日本大百科全書(ニッポニカ) 「ベネチアーノ」の意味・わかりやすい解説
ベネチアーノ
べねちあーの
Domenico Veneziano
(1410ころ―1461)
イタリア初期ルネサンスの画家。本名はドメニコ・ディ・バルトロメオで、その通称どおりベネチア生まれといわれている。初期の画歴についてはいっさい不明だが、フィレンツェに滞在していた可能性が大きい。それは、1438年4月1日ペルージアからフィレンツェのピエロ・デ・メディチPiero dé Medici(1416―1469)にあてた書簡中で、当時の傑出した画家としてフラ・アンジェリコとフラ・フィリッポ・リッピの名をあげ、フィレンツェ美術との接触をほのめかしているからである。
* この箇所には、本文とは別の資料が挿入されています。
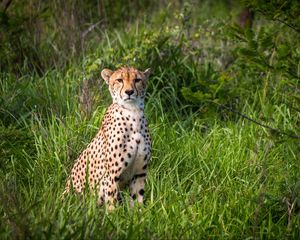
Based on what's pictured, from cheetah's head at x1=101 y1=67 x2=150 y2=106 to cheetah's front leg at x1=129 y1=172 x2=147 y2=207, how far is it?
479 millimetres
翌1439年にはピエロ・デッラ・フランチェスカを助手としてサンテジディオ聖堂(サンタ・マリア・ヌオーバ病院内)のフレスコ装飾の仕事に従事する。同病院の記録によれば、彼にあまに油が支給されているところから、油彩画の技法を習得していたのではないかと推測されている。1440年代後半サンタ・ルチーア・デイ・マニョーリ聖堂のための祭壇画『聖母子と四聖人』(フィレンツェ、ウフィツィ美術館)を、統一空間の中に聖なる人物たちを集めた聖会話形式で描く。回廊風の建築や床面装飾はこの画家のもつ非凡な画面構成の力量を示し、建築内に射し込む外光の処理と豊かな色彩の調和は、光と色彩の相互関係に取り組んだ彼の研究成果の現れである。